Input for this task:
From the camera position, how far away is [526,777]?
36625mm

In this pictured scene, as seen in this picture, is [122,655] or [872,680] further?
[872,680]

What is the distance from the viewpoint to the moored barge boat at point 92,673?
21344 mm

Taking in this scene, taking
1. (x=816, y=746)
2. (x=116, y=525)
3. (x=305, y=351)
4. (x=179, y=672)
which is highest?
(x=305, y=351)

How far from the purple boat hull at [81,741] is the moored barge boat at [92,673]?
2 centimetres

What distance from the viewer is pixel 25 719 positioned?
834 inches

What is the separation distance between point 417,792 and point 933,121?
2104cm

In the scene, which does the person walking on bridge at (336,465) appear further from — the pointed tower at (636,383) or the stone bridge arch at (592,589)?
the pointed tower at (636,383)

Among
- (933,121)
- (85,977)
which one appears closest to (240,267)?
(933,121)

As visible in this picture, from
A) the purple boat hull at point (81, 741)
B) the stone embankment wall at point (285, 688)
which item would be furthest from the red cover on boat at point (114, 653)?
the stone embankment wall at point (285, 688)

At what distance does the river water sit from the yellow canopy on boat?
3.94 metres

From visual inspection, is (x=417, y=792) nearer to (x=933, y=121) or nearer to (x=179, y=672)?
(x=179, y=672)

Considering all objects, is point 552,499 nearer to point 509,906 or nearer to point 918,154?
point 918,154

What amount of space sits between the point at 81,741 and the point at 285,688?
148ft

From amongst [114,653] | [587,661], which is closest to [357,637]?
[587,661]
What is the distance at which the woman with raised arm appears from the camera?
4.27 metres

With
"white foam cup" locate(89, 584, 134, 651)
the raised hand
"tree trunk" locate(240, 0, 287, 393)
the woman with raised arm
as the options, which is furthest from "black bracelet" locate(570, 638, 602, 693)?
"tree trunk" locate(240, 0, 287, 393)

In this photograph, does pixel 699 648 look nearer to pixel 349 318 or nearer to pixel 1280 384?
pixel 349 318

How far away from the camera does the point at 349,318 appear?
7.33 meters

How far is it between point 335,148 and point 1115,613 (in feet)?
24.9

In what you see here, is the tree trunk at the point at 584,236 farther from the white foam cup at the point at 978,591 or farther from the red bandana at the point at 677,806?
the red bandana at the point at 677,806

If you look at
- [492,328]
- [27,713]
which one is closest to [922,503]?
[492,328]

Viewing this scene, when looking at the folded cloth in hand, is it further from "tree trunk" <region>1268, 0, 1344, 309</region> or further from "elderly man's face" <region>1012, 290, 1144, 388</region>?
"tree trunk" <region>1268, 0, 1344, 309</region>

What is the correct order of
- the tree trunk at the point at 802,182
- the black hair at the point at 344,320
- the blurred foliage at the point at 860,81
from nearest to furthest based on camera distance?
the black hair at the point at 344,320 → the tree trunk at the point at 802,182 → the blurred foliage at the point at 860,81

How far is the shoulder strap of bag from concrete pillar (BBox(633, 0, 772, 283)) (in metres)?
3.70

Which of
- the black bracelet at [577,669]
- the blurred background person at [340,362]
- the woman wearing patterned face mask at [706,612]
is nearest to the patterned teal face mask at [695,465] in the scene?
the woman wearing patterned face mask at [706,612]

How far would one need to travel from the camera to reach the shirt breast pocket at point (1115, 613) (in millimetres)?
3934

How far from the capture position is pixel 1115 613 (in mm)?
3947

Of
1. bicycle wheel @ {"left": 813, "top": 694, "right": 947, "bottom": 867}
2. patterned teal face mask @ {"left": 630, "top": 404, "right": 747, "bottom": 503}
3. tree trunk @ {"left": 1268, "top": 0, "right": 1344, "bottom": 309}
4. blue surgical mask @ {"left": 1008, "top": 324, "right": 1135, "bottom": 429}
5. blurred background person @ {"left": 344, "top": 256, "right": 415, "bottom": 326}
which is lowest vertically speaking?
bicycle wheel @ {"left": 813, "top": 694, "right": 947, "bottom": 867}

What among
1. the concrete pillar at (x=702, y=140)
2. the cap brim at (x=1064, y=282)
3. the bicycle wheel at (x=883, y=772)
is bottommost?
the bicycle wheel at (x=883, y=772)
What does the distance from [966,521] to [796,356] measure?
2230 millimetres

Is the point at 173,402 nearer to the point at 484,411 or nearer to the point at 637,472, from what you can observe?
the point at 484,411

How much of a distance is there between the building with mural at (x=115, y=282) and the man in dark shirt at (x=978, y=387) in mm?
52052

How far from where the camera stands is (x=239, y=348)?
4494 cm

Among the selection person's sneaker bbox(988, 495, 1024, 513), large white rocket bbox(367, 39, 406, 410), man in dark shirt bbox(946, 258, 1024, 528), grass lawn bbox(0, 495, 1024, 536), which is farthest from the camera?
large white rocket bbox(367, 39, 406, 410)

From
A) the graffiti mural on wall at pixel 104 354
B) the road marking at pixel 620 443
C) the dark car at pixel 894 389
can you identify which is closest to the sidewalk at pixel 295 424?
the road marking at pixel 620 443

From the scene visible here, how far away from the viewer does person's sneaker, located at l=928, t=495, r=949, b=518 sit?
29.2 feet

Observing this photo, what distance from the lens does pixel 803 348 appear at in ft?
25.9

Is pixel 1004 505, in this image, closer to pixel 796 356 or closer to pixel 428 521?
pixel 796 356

The task: Reproduce the full listing above word for word, keeping every line in its original order.

The output:
From the camera position, how far away is [526,777]?
36625mm

In this pictured scene, as seen in this picture, is [122,655] or [872,680] further?
[872,680]

What is the distance from the viewpoint to the moored barge boat at point 92,673?
21344 mm

Taking in this scene, taking
1. (x=816, y=746)
2. (x=116, y=525)
3. (x=305, y=351)
4. (x=179, y=672)
which is highest?
(x=305, y=351)

How far from the purple boat hull at [81,741] is the moored barge boat at [92,673]?
2 centimetres

What distance from the viewer is pixel 25 719 positioned?
834 inches

What is the separation distance between point 417,792 and point 933,121?
2104cm

In the scene, which does the person walking on bridge at (336,465) appear further from — the pointed tower at (636,383) or the stone bridge arch at (592,589)?
the pointed tower at (636,383)

Among
- (933,121)
- (85,977)
which one appears closest to (240,267)?
(933,121)

As visible in this picture, from
A) the purple boat hull at point (81, 741)
B) the stone embankment wall at point (285, 688)
which item would be furthest from the red cover on boat at point (114, 653)?
the stone embankment wall at point (285, 688)

At what distance does the river water sit from the yellow canopy on boat?
3.94 metres

From visual inspection, is (x=417, y=792) nearer to (x=933, y=121) or nearer to (x=179, y=672)?
(x=179, y=672)

Considering all objects, is point 552,499 nearer to point 509,906 or nearer to point 918,154?
point 918,154

What amount of space sits between the point at 81,741 and the point at 285,688?
148ft

From amongst [114,653] | [587,661], which is closest to [357,637]?
[587,661]
What is the distance at which the woman with raised arm appears from the camera?
4.27 metres

With
"white foam cup" locate(89, 584, 134, 651)
the raised hand
"tree trunk" locate(240, 0, 287, 393)
the woman with raised arm
as the options, which is furthest from "black bracelet" locate(570, 638, 602, 693)?
"tree trunk" locate(240, 0, 287, 393)

In this photograph, does pixel 699 648 look nearer to pixel 349 318 or nearer to pixel 1280 384?
pixel 349 318

How far away from the camera does the point at 349,318 appear?
7.33 meters

How far is it between point 335,148 and point 1115,613 (in feet)?
24.9

In what you see here, is the tree trunk at the point at 584,236 farther from the white foam cup at the point at 978,591 or farther from the red bandana at the point at 677,806?
the red bandana at the point at 677,806

If you look at
- [492,328]
- [27,713]
which one is closest to [922,503]?
[492,328]

Viewing this scene, when looking at the folded cloth in hand, is it further from "tree trunk" <region>1268, 0, 1344, 309</region> or further from "elderly man's face" <region>1012, 290, 1144, 388</region>?
"tree trunk" <region>1268, 0, 1344, 309</region>

What is the correct order of
- the tree trunk at the point at 802,182
- the black hair at the point at 344,320
- the blurred foliage at the point at 860,81
from nearest to furthest based on camera distance?
the black hair at the point at 344,320 → the tree trunk at the point at 802,182 → the blurred foliage at the point at 860,81

How far is the shoulder strap of bag from concrete pillar (BBox(633, 0, 772, 283)) (in metres)?
3.70

Which of
- the black bracelet at [577,669]
- the blurred background person at [340,362]
- the woman wearing patterned face mask at [706,612]
is nearest to the patterned teal face mask at [695,465] in the scene?
the woman wearing patterned face mask at [706,612]

How far would one need to travel from the camera to reach the shirt breast pocket at point (1115, 613) (in millimetres)?
3934

How far from the capture position is pixel 1115 613 (in mm)?
3947

Of
1. bicycle wheel @ {"left": 813, "top": 694, "right": 947, "bottom": 867}
2. patterned teal face mask @ {"left": 630, "top": 404, "right": 747, "bottom": 503}
3. tree trunk @ {"left": 1268, "top": 0, "right": 1344, "bottom": 309}
4. blue surgical mask @ {"left": 1008, "top": 324, "right": 1135, "bottom": 429}
5. blurred background person @ {"left": 344, "top": 256, "right": 415, "bottom": 326}
which is lowest vertically speaking?
bicycle wheel @ {"left": 813, "top": 694, "right": 947, "bottom": 867}

What among
1. the concrete pillar at (x=702, y=140)
2. the cap brim at (x=1064, y=282)
3. the bicycle wheel at (x=883, y=772)
is bottommost?
the bicycle wheel at (x=883, y=772)
What does the distance from [966,521] to [796,356] measure?
2230 millimetres

Is the point at 173,402 nearer to the point at 484,411 or nearer to the point at 637,472, from what you can observe?
the point at 484,411

How much of a distance is there between the building with mural at (x=115, y=282) and the man in dark shirt at (x=978, y=387) in mm?
52052

How far from where the camera stands is (x=239, y=348)?
4494 cm

Among the selection person's sneaker bbox(988, 495, 1024, 513), large white rocket bbox(367, 39, 406, 410), man in dark shirt bbox(946, 258, 1024, 528), grass lawn bbox(0, 495, 1024, 536), which is farthest from the camera?
large white rocket bbox(367, 39, 406, 410)

From
A) the graffiti mural on wall at pixel 104 354
B) the road marking at pixel 620 443
C) the dark car at pixel 894 389
can you identify which is closest to the sidewalk at pixel 295 424?
the road marking at pixel 620 443

From the scene visible here, how far away from the viewer does person's sneaker, located at l=928, t=495, r=949, b=518 sit?
29.2 feet

Observing this photo, what distance from the lens does pixel 803 348 appear at in ft?
25.9

Is pixel 1004 505, in this image, closer to pixel 796 356 or closer to pixel 428 521?
pixel 796 356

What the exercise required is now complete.